Payrolls Beat and Iran Peace Hopes Lift Equities as Oil Slides
Market Close — Friday, May 8, 2026
Gold ETF
433.77
-0.06%
Nasdaq 100
711.23
+1.62%
S&P 500
737.62
+0.37%
WTI Crude
95.42
-2.88%
10-Yr Yield
4.364
-0.18%
US Dollar
97.84
-0.42%
U.S. equities finished the May 8–10 period on firmer footing, with the Nasdaq-tracking QQQ gaining 1.62% to close at $711.23 and SPY adding a more modest 0.37% to $737.62. Oil's 2.88% slide to $95.42/barrel — still roughly 78% above year-start levels — relieved margin pressure on energy-intensive sectors, while the 10-year Treasury yield dipped 1.8 basis points to 4.364% and the dollar index softened 0.42% to 97.84, a combination that broadly supported risk assets. Gold was essentially unchanged at $433.77, consistent with a market holding its inflation hedge while testing a mild risk-on posture.
April nonfarm payrolls printed at +115,000, nearly double the Dow Jones consensus of ~55,000, delivering the first back-to-back monthly gain in close to a year. The headline strength was tempered by the details: average hourly earnings rose only 0.2% MoM and 3.6% YoY, both below forecasts of 0.3% and 3.8%, and the U-6 underemployment rate climbed to 8.2%. Federal employment shed another 9,000 jobs and information shed 13,000, while health care (+37K), transportation (+30K), and retail (+22K) carried the load. The stagflationary read — robust headline, soft wages, elevated underemployment — was reinforced by Chicago Fed President Goolsbee's warning that inflation has exceeded the 2% target for five years and has been trending higher for three consecutive months, cementing the Fed's hold at 3.50%–3.75% and pushing some desks to pencil in a potential hike rather than a cut.
Iran's submission of an updated peace proposal to Pakistani mediators on May 8 triggered the largest single-session oil pullback of the week, with WTI dropping ~3% to $101.94 at the time of the release before the snapshot reflected further decay to $95.42. Brent settled near $108.17. Even with the diplomatic signal, the Strait of Hormuz remained largely closed — the IEA has characterized the disruption as the largest in global oil market history — keeping the risk premium structural.

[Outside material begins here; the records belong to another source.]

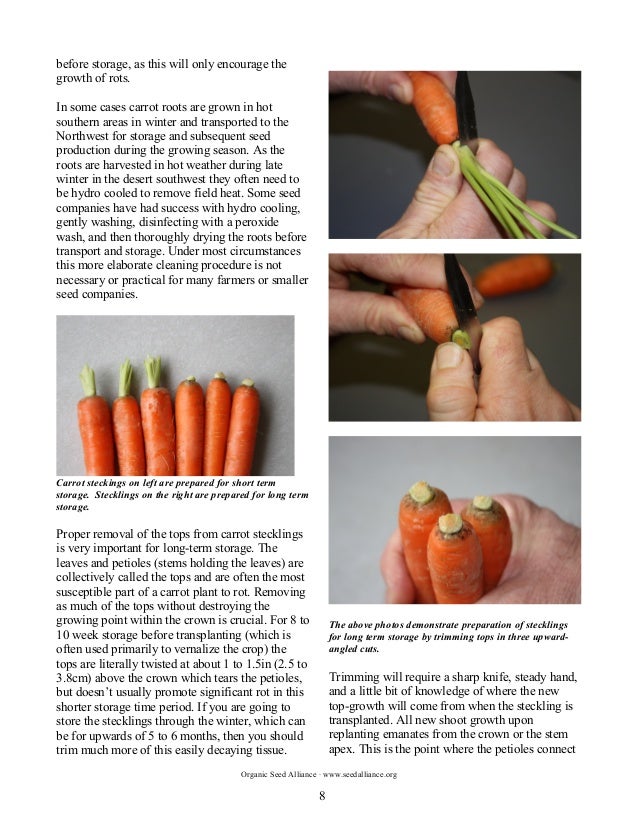 before storage, as this will only encourage the growth of rots.

In some cases carrot roots are grown in hot southern areas in winter and transported to the Northwest for storage and subsequent seed production during the growing season. As the roots are harvested in hot weather during late winter in the desert southwest they often need to be hydro cooled to remove field heat. Some seed companies have had success with hydro cooling, gently washing, disinfecting with a peroxide wash, and then thoroughly drying the roots before transport and storage. Under most circumstances this more elaborate cleaning procedure is not necessary or practical for many farmers or smaller seed companies.

Carrot steckings on left are prepared for short term storage. Stecklings on the right are prepared for long term storage.

Proper removal of the tops from carrot stecklings is very important for long-term storage. The leaves and petioles (stems holding the leaves) are collectively called the tops and are often the most susceptible part of a carrot plant to rot. Removing as much of the tops without destroying the growing point within the crown is crucial. For 8 to 10 week storage before transplanting (which is often used primarily to vernalize the crop) the tops are literally twisted at about 1 to 1.5in (2.5 to 3.8cm) above the crown which tears the petioles, but doesn't usually promote significant rot in this shorter storage time period. If you are going to store the stecklings through the winter, which can be for upwards of 5 to 6 months, then you should trim much more of this easily decaying tissue.

The above photos demonstrate preparation of stecklings for long term storage by trimming tops in three upward-angled cuts.

Trimming will require a sharp knife, steady hand, and a little bit of knowledge of where the new top-growth will come from when the steckling is transplanted. All new shoot growth upon replanting emanates from the crown or the stem apex. This is the point where the petioles connect

Organic Seed Alliance · www.seedalliance.org

8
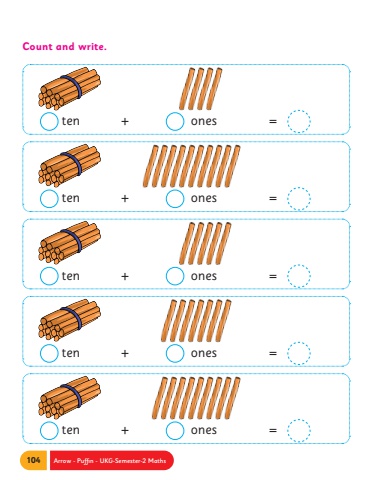 Count and write.

ten + ones =

ten + ones =

ten + ones =

ten + ones =

ten + ones =

104 Arrow - Puffin - UKG-Semester-2 Maths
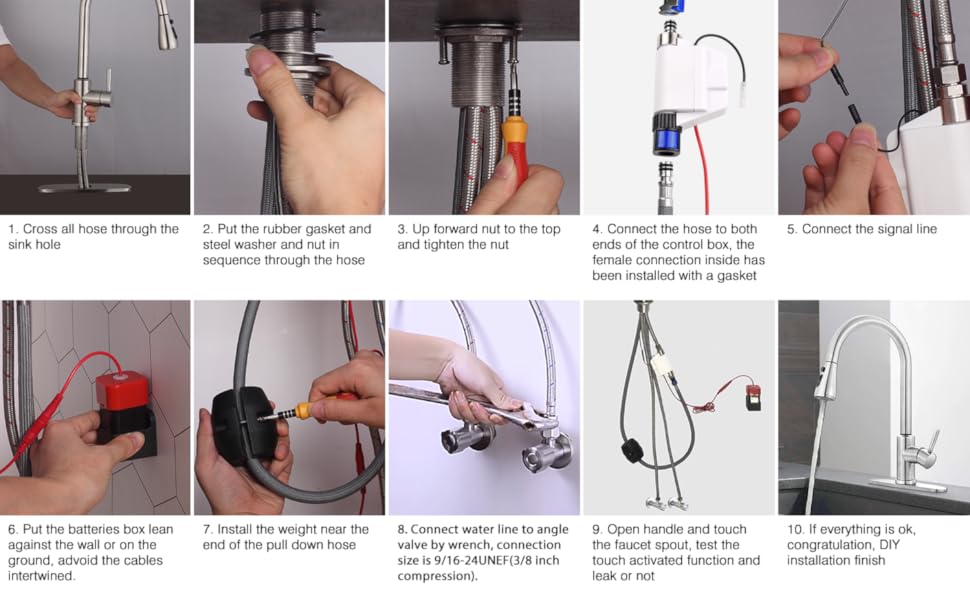 1. Cross all hose through the sink hole

2. Put the rubber gasket and steel washer and nut in sequence through the hose

3. Up forward nut to the top and tighten the nut

4. Connect the hose to both ends of the control box, the female connection inside has been installed with a gasket

5. Connect the signal line

6. Put the batteries box lean against the wall or on the ground, advoid the cables intertwined.

7. Install the weight near the end of the pull down hose

8. Connect water line to angle valve by wrench, connection size is 9/16-24UNEF(3/8 inch compression).

9. Open handle and touch the faucet spout, test the touch activated function and leak or not

10. If everything is ok, congratulation, DIY installation finish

The RBA's third consecutive 25bp hike to 4.35%, driven explicitly by Middle East-driven CPI of 4.6% in Australia, underscored that the oil shock is now embedded in central bank reaction functions globally, not just in Fed deliberations.

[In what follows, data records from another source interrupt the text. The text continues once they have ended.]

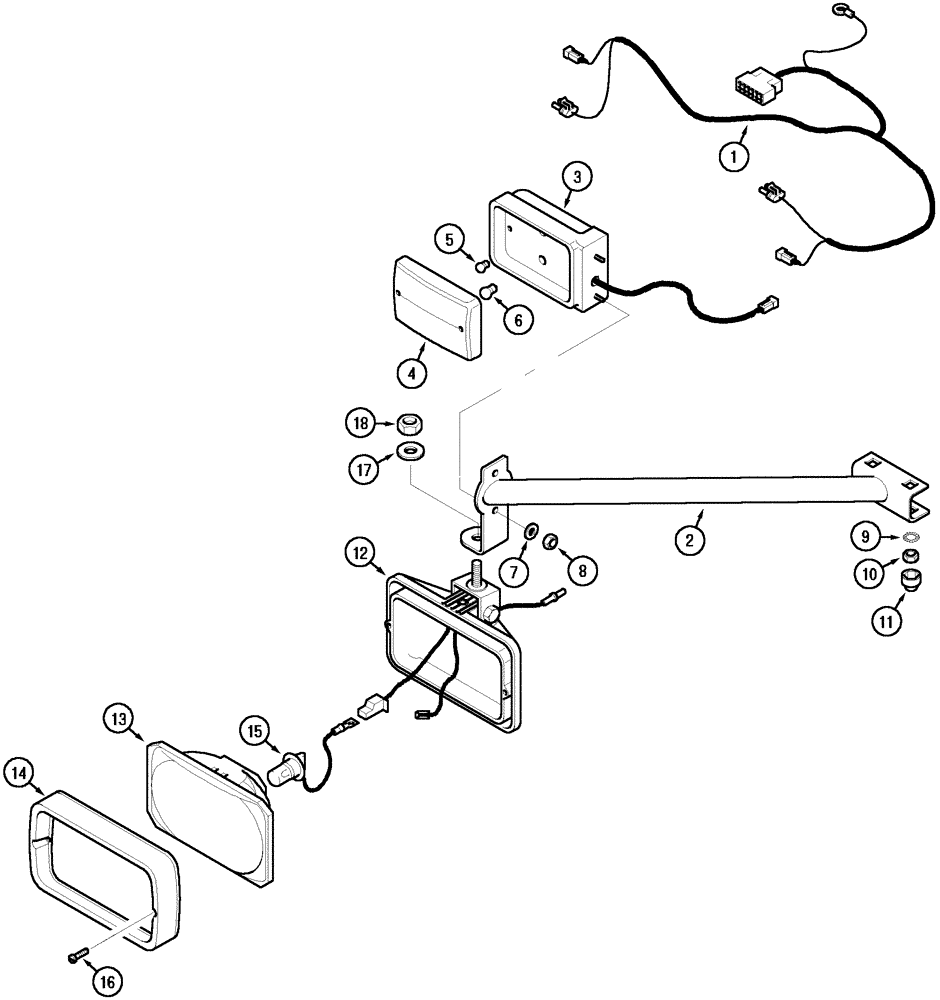 1
3
5
6
4
18
17
2
7
8
9
10
11
12
13
15
14
16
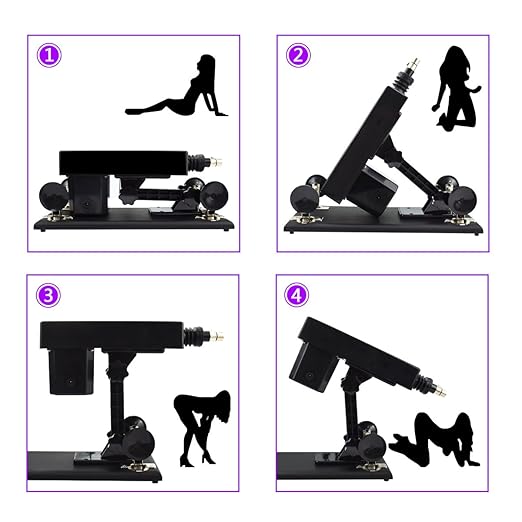 1

2

3

4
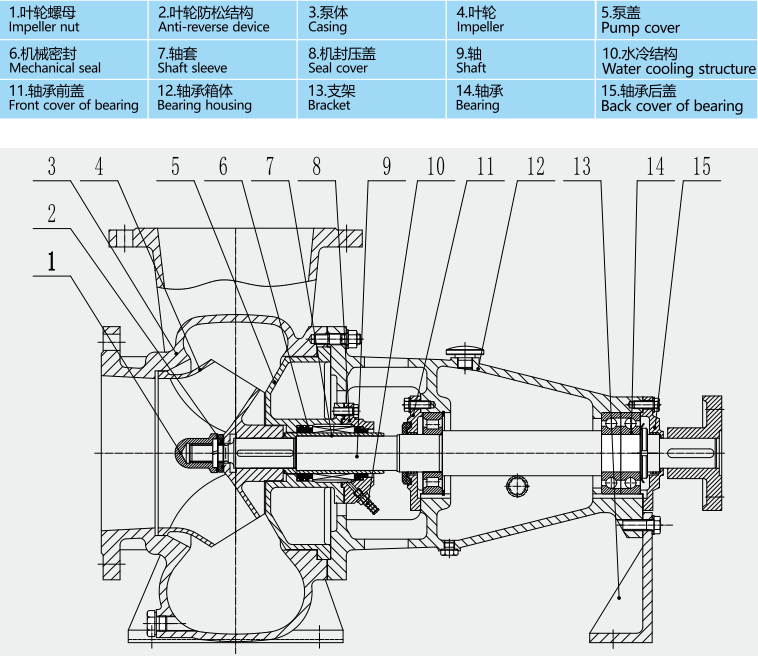 | 1.叶轮螺母 Impeller nut | 2.叶轮防松结构 Anti-reverse device | 3.泵体 Casing | 4.叶轮 Impeller | 5.泵盖 Pump cover |
|---|---|---|---|---|
| 6.机械密封 Mechanical seal | 7.轴套 Shaft sleeve | 8.机封压盖 Seal cover | 9.轴 Shaft | 10.水冷结构 Water cooling structure |
| 11.轴承前盖 Front cover of bearing | 12.轴承箱体 Bearing housing | 13.支架 Bracket | 14.轴承 Bearing | 15.轴承后盖 Back cover of bearing |

3 4 5 6 7 8 9 10 11 12 13 14 15
2
1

Cross-asset, the dollar's softness alongside the modest Treasury yield decline provided a tailwind for tech and growth equities, explaining the QQQ's outperformance relative to the broader SPY. The Court of International Trade's ruling that Section 122 global tariffs are unlawful adds a layer of legal uncertainty to trade policy but offered limited nationwide relief, keeping the tariff framework largely intact for most importers and leaving copper and industrial supply chains in a holding pattern. Markets will focus next on whether Iran peace talks produce a concrete framework — any Strait of Hormuz reopening signal would be a major deflationary catalyst — alongside Kevin Warsh's Senate confirmation hearings as the incoming Fed chair and the April CPI print, which will be critical in determining whether the rate-hike scenario gains traction.